If the company is very successful there will be plenty of opportunities to make money. And let’s push the bar higher – we need more entrepreneurs who believe that a $100m or $200m outcome is not enough.
Many European entrepreneurs lack ambition. They settle for too little. This is changing, but it could go faster. How many software entrepreneurs are targeting $1bn in revenues rather than $1bn in valuation?
Watch out for the US heavyweights
Growing technology businesses is hard work.
European technology businesses have historically lacked the capital and the ecosystem to support them, though that is now changing.
European country markets are also small and fragmented in terms of legal regimes etc. which makes it hard to scale fast.
So conquering the US is essential.
Many European companies have failed in this regard. These factors mean that there are still very few large-scale technology acquirers in Europe, and that’s a long-term problem.

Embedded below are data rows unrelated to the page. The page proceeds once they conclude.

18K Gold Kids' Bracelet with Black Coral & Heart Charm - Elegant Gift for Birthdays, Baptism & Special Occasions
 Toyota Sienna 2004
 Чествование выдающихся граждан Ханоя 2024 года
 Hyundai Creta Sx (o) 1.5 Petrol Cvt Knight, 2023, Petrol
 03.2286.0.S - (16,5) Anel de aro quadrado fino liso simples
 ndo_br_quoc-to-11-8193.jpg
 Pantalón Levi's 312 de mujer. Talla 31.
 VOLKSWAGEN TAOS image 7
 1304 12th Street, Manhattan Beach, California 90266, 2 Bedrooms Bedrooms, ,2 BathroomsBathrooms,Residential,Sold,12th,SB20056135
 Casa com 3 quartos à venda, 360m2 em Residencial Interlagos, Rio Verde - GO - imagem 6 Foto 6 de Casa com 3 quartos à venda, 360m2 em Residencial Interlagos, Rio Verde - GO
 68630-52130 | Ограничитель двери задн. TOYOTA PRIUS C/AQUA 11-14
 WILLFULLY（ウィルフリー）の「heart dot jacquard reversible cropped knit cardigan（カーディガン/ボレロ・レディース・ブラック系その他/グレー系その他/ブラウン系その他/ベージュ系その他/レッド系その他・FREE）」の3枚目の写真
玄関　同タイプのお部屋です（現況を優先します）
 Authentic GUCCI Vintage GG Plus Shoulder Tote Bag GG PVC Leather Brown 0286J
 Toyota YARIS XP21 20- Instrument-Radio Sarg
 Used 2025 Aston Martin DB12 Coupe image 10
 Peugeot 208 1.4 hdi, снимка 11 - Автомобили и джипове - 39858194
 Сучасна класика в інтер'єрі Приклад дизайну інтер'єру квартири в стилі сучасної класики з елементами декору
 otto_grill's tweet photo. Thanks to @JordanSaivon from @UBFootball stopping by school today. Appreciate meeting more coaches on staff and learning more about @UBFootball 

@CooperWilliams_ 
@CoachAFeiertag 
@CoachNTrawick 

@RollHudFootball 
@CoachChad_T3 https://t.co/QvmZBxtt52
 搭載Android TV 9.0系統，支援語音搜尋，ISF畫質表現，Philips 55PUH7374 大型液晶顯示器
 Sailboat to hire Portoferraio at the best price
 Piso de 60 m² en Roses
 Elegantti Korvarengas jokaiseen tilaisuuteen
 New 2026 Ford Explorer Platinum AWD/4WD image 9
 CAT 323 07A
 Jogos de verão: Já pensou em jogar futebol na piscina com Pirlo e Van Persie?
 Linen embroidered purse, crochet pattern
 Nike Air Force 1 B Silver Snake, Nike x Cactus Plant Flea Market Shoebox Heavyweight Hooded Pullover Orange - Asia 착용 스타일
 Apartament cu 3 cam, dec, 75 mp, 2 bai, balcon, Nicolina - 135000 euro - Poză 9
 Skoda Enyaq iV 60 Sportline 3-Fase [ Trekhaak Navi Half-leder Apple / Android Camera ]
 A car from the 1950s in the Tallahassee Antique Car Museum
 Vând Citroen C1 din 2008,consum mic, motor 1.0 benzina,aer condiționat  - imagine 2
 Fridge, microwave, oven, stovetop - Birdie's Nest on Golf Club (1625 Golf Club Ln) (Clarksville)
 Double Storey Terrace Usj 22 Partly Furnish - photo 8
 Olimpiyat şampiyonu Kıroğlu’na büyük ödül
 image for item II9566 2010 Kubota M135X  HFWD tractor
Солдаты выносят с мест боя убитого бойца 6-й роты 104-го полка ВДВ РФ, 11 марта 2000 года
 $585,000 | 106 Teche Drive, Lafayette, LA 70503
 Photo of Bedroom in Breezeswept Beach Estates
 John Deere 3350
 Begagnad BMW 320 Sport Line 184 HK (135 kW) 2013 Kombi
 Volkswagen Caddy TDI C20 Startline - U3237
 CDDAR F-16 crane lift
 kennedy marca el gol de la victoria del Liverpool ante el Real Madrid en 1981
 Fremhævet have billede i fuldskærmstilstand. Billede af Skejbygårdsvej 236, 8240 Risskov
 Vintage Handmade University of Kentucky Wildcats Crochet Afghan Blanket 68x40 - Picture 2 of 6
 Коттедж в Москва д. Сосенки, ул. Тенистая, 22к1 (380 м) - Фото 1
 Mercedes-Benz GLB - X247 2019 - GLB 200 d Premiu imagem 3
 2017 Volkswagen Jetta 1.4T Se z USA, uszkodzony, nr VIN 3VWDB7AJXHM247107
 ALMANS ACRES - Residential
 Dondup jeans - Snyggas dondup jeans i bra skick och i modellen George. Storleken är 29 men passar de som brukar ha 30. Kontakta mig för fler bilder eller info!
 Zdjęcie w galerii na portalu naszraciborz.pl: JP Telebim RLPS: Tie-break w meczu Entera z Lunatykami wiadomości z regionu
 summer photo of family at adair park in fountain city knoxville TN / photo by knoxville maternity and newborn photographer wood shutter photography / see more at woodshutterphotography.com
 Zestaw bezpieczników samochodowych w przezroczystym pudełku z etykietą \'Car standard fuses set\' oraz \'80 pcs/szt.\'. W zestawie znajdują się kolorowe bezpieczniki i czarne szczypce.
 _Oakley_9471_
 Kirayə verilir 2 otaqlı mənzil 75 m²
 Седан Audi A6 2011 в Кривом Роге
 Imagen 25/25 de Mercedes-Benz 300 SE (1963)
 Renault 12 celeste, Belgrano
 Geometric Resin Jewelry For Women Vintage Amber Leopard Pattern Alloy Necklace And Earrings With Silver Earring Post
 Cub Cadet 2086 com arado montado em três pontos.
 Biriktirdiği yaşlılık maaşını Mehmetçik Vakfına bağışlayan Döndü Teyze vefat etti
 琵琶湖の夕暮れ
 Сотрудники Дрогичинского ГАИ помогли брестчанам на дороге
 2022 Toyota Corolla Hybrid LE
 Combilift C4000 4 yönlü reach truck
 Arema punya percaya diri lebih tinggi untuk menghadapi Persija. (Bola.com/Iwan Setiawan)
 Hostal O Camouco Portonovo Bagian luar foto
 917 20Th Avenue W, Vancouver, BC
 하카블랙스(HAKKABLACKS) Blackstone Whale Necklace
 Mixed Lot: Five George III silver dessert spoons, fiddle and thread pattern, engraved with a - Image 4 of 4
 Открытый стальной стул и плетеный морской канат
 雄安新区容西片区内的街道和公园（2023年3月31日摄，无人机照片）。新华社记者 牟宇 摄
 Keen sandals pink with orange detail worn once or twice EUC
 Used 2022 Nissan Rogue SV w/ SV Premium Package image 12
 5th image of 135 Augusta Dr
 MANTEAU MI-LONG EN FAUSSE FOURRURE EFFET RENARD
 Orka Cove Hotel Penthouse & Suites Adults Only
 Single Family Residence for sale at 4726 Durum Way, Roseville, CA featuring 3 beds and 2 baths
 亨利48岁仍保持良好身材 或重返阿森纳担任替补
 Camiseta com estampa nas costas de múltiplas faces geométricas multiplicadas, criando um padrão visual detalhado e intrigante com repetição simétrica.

So, of course, most of the buyers are US tech companies who see European companies as easy pickings. Long term, we need to build big software companies in Europe and for them to remain independent in Europe to act as both “inspirers and acquirers”.
Right sector, right time
We weren’t looking to sell and were focused on continued innovation and growth. The year before (2006), we had had an approach from Oracle. We said no, so they bought Hyperion instead – and that stirred the market up.
In July 2007, we were approached by IBM and SAP at the same time.
We hadn’t approached them – they came to us.
We appointed a banker, informed both parties they were not alone and put them in a process. Our banking partner was very good, and we couldn’t have done it without them.
As a public company it was necessary, and having them as a neutral party was very reassuring. But all the discussions were conducted by myself and the leadership team.
The process started in July 2007, a term sheet was released in October and we closed in January 2008.
The big regret…
My biggest regret is that we didn’t turn BusinessObjects into one of the world’s top 5 software companies.
And the big take-away…
Keep at it. Don’t settle. Say no to early acquisition offers and push on to create massive, category-defining businesses.